Um. Let's just say that I've been working on it nonstop, so I don't blow the deadline, and I have what Anne calls "Writer brain."

(Witness: "You have writer brain." "Why do you say that?" "Because you just put the cereal in the refrigerator and the almond milk in the pantry." "Oh.")

Anyway, earlier this morning, I was typing as fast as my fingers could keep up with my brain, when my computer did this thing where the screen fritzes once, twice, then looks like something out of Videodrome, then locks up. (This has happened infrequently for a few months, and because I missed my Applecare renewal by one day, I don't have it so … I'm stuck with this until I can afford a replacement. #firstworldproblem.)

Luckily, I'd just saved, so I didn't lose any work. I stood up, sighed, and reset the machine. While it rebooted, I walked across my office and looked out the window just as a hummingbird flew around the side of my house and began taking nectar from of the flowers in the lavender bush beneath my office window.

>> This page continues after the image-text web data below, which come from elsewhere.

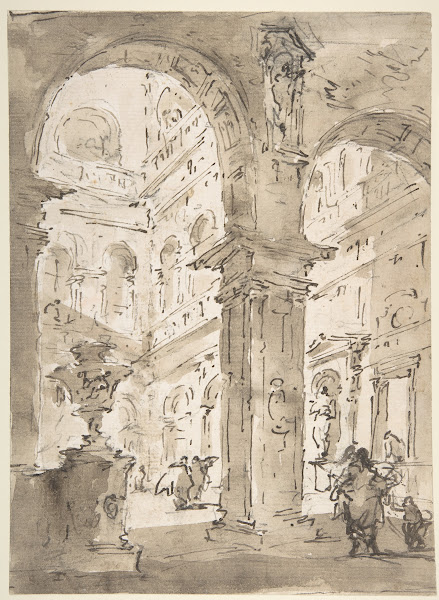 Architectural Capriccio Courtyard of a Palace 171293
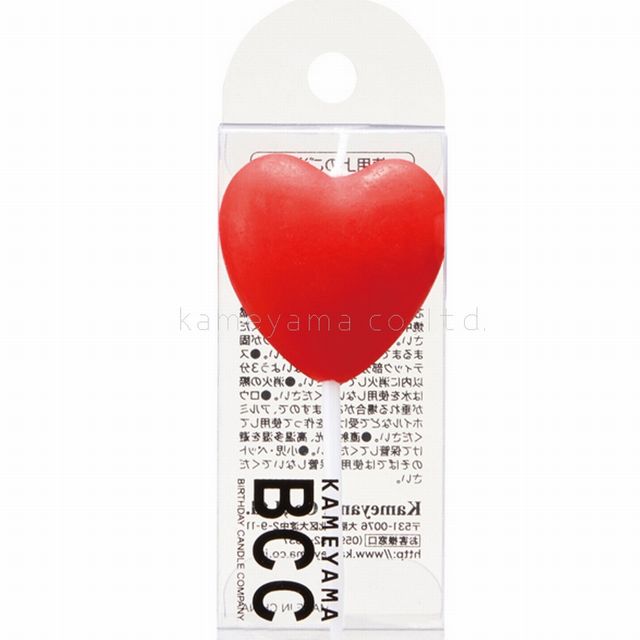 ハートキャンドル（レッド） ◇オーダー用◇ダイカット 数字 ハート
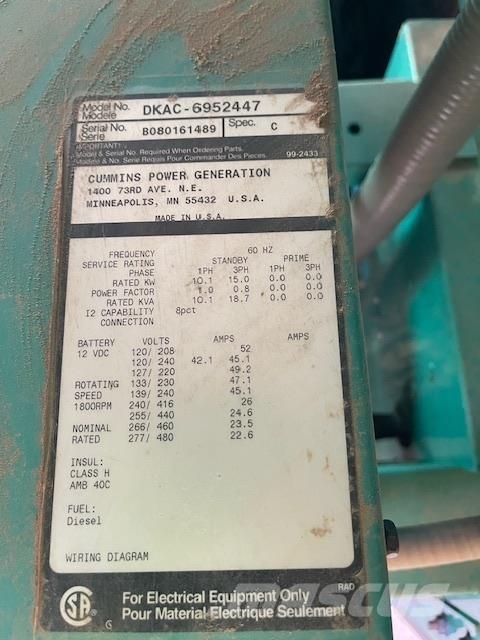 Onan 15kW Diesel Generatoren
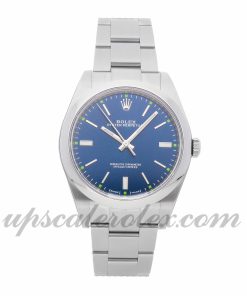 Mens Rolex Oyster Perpetual 114300 39mm Case Mechanical (Automatic) Movement Blue Dial
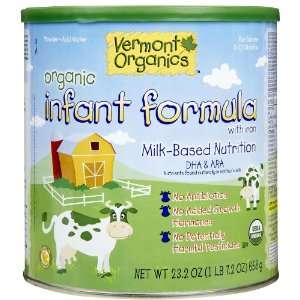 Vermont Organics DHA Milk Based Organic Infant Formula  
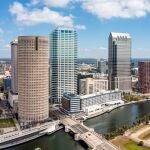 Vista aérea de Tampa, Florida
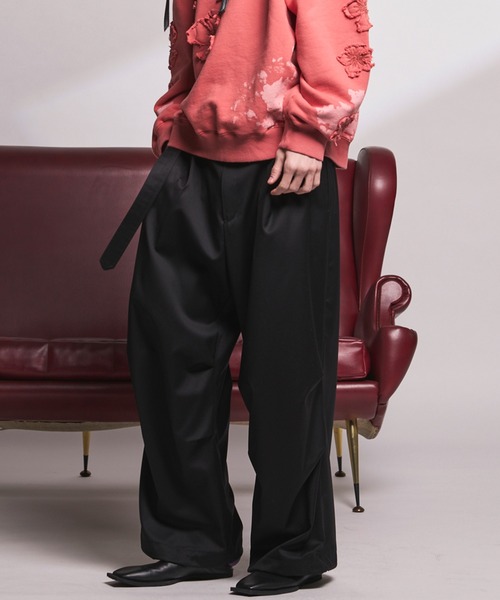 UNISEX》【Loro Piana Fabric】Prime-Wide Snow Pants/【ロロ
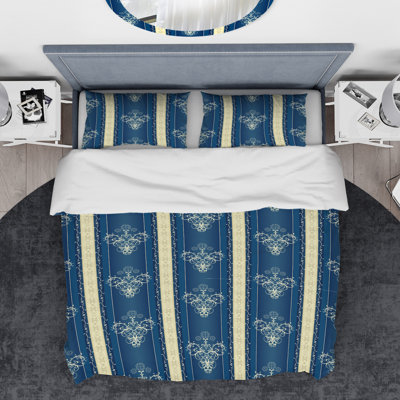 Traditional Polyester Abstract Duvet Cover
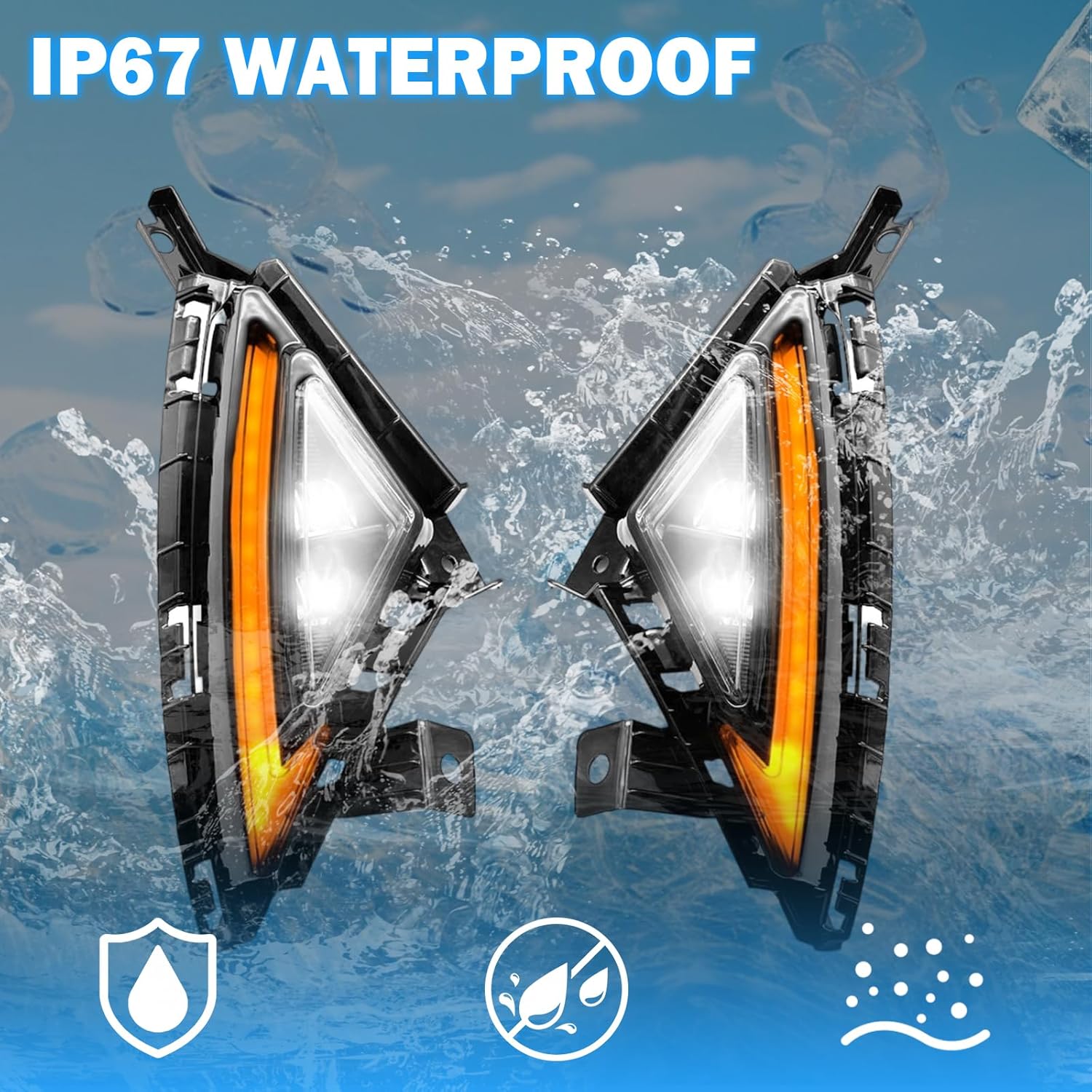 OKSIWA LED Fog Lights Compatible with 2022-2024 Hyundai Elantra with DRL Turn Signals Fog Lamps Assemblies w/Switch and Wiring Harness-8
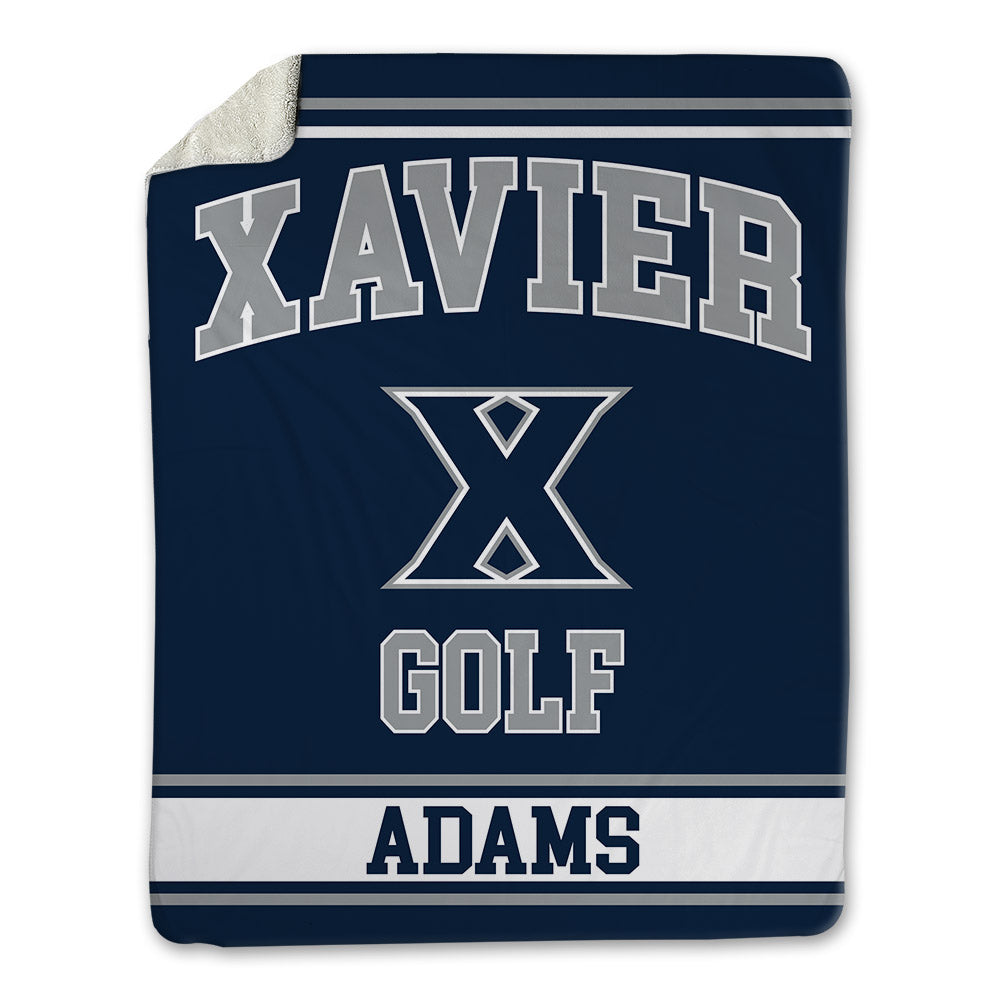 Xavier - NCAA Men's Golf : AJ Adams - Blanket-0
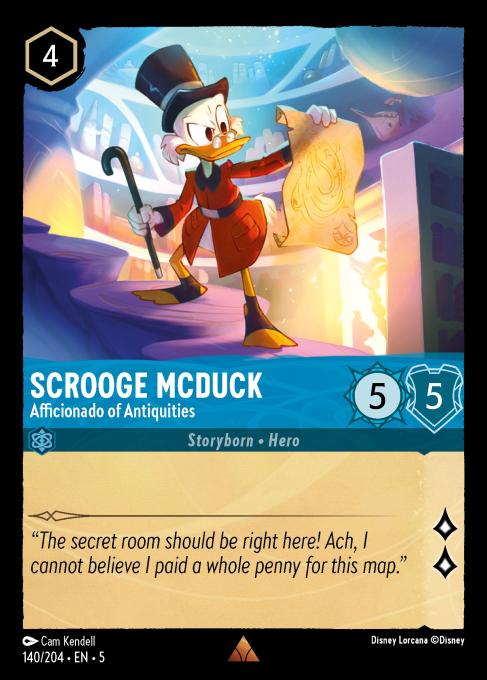 Scrooge Mcduck - Afficionado of Antiquities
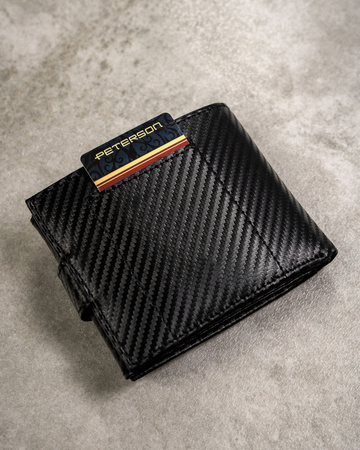 Herren Carbon-Set mit Geldbörse und Schlüsselanhänger – Peterson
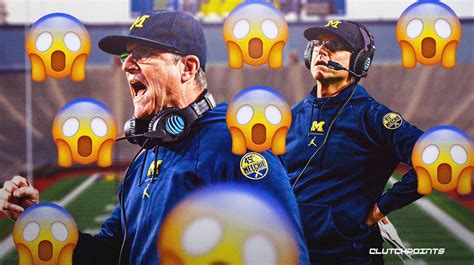 Michigan Footballs Jim Harbaugh Ncaa Suspension Sends Twitter Into Frenzy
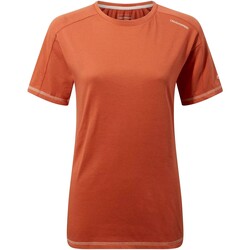 Abbigliamento Donna T-shirts a maniche lunghe Craghoppers Dynamic Arancio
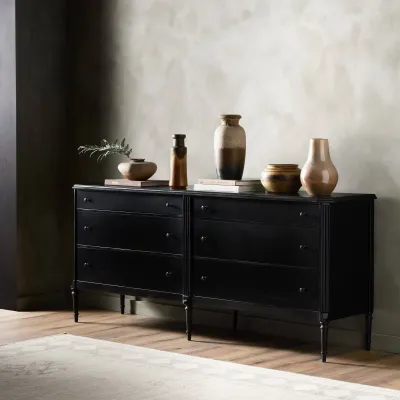 Lendon 6 Drawer Dresser Black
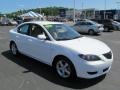 Rally White 2005 Mazda MAZDA3 i Sedan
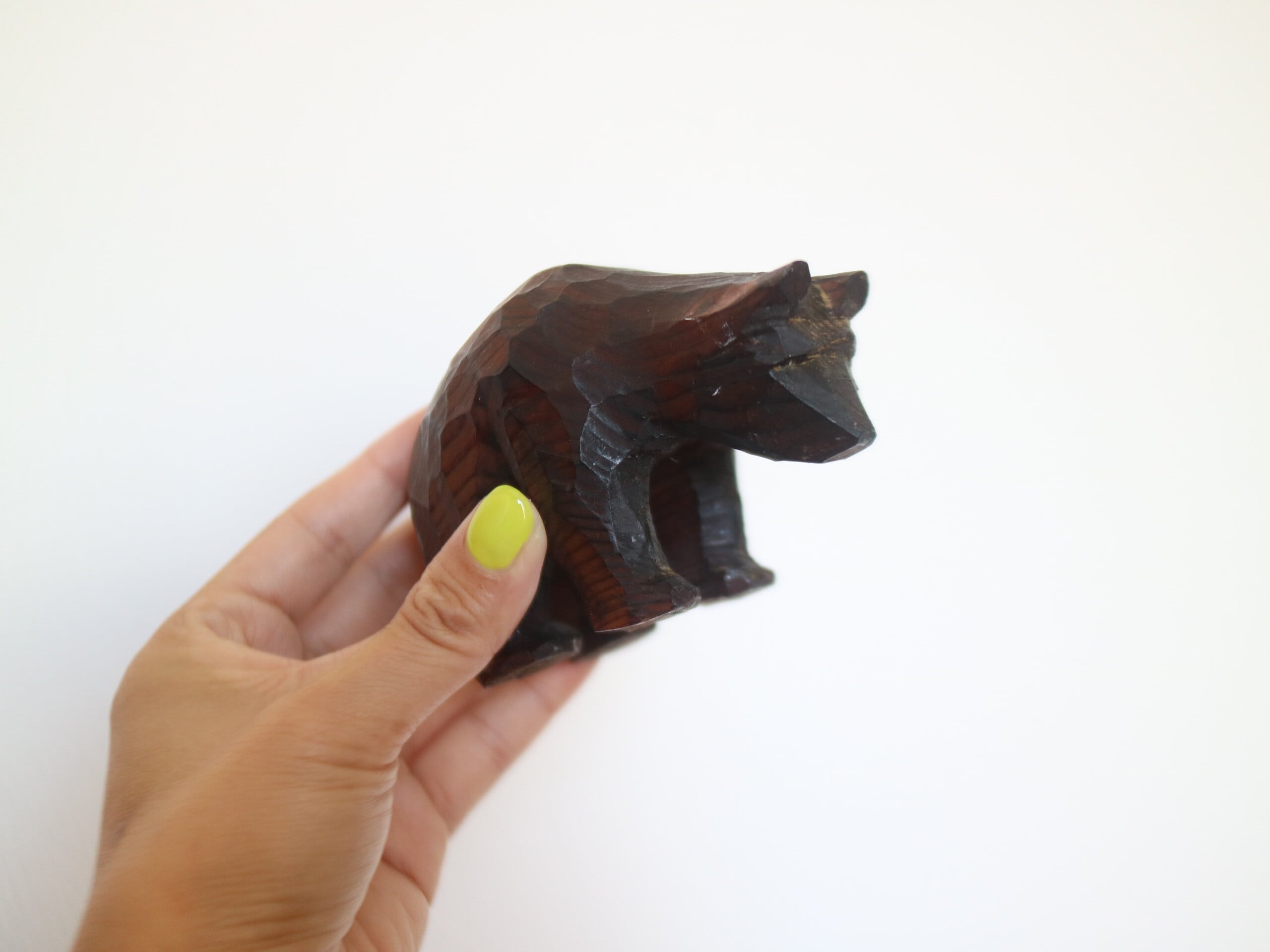 スウェーデンで見つけた木彫りのクマオブジェ No.6086 | Taloni 〜北欧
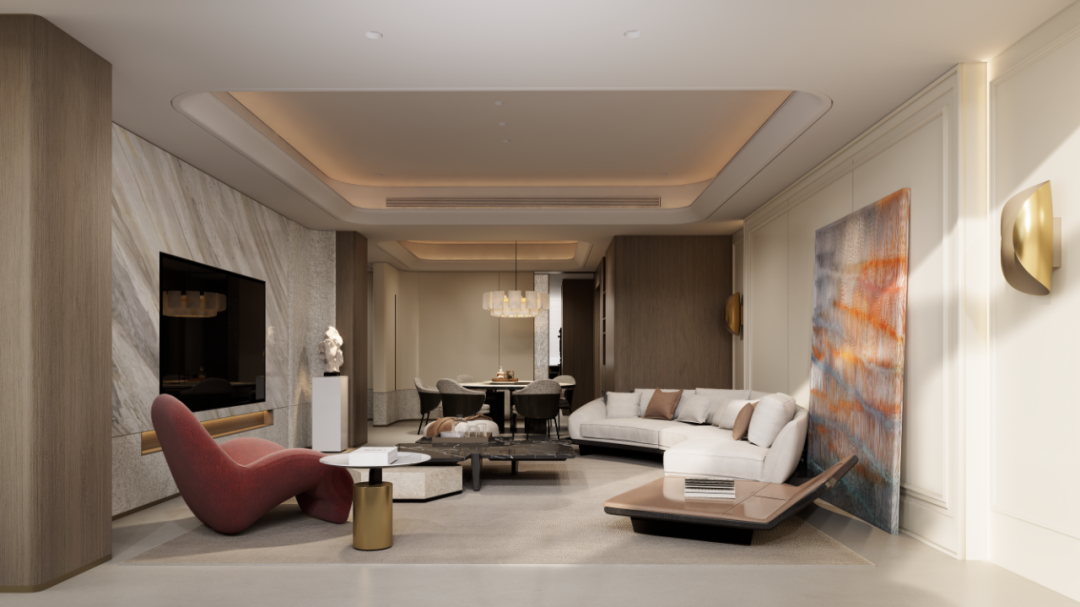 MORNING·私宅|金沙大境湾300㎡轻奢跃层，都市新贵的艺术栖居。-43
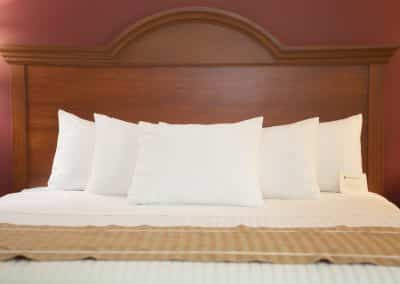 Pillows on bed at Harrington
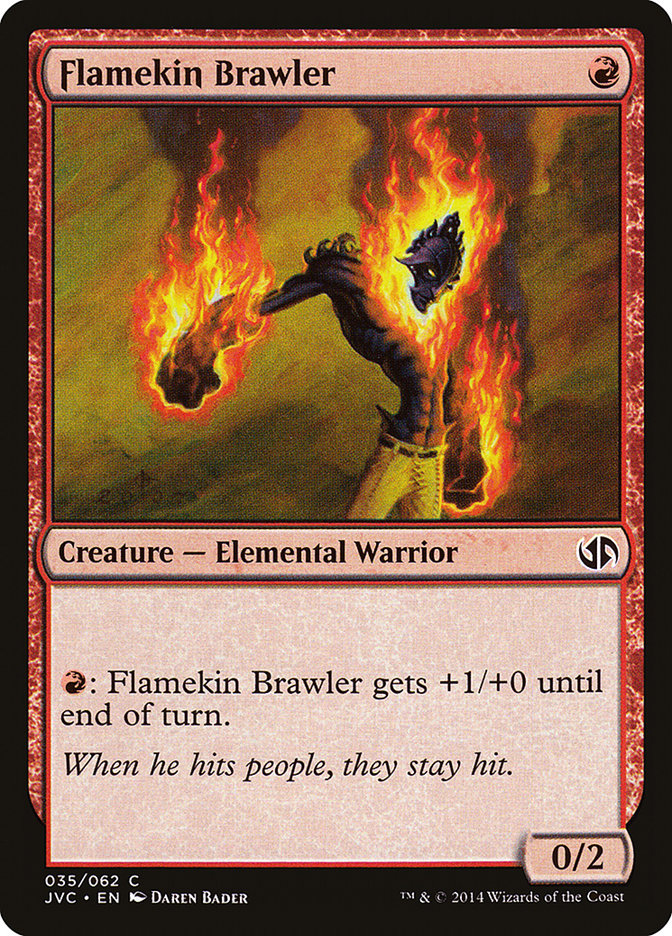 Flamekin Brawler [Duel Decks Anthology] | Cards and Coasters CA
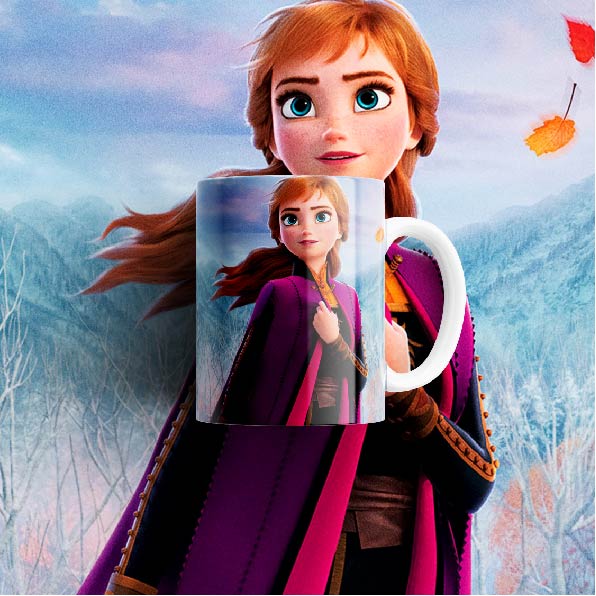 Frozen Themed 11oz Ceramic printed mug funny cup gift tea coffee costa FROZEN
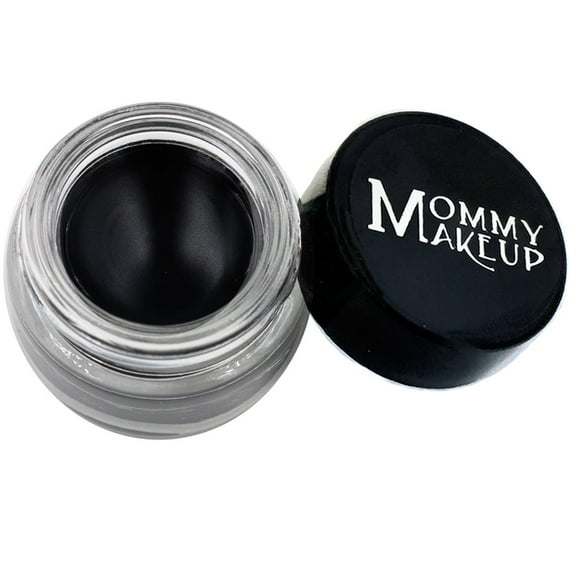 Waterproof Gel Eyeliner Pot in Black Beauty (Pure Black) - Long Wear Cream Eye Liner - Stay Put Gel Eyeliner by Mommy Makeup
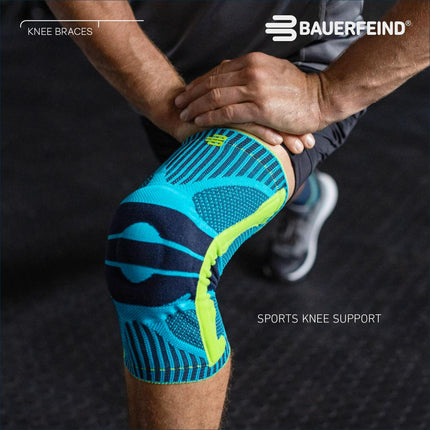 BAUERFEIND ceļa atbalsts “Knee Support” ar silikona gredzenu, var nēsāt labajā vai kreisajā pusē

The window was open, so I could hear the beat of its wings and its tiny voice when it chirped. It darted around the bush, and the sun turned the green feathers on its back almost iridescent. I think I caught a flash of bright red on its breast while BNL's Brian Wilson played on my Sonos.

It was an incredibly peaceful moment, and it calmed my frenzied mind. Though I hadn't planned to take a break from my work, I was glad I did. If I'd been working, I wouldn't have seen or heard it, and I was grateful to be in exactly the right place and time to have that moment.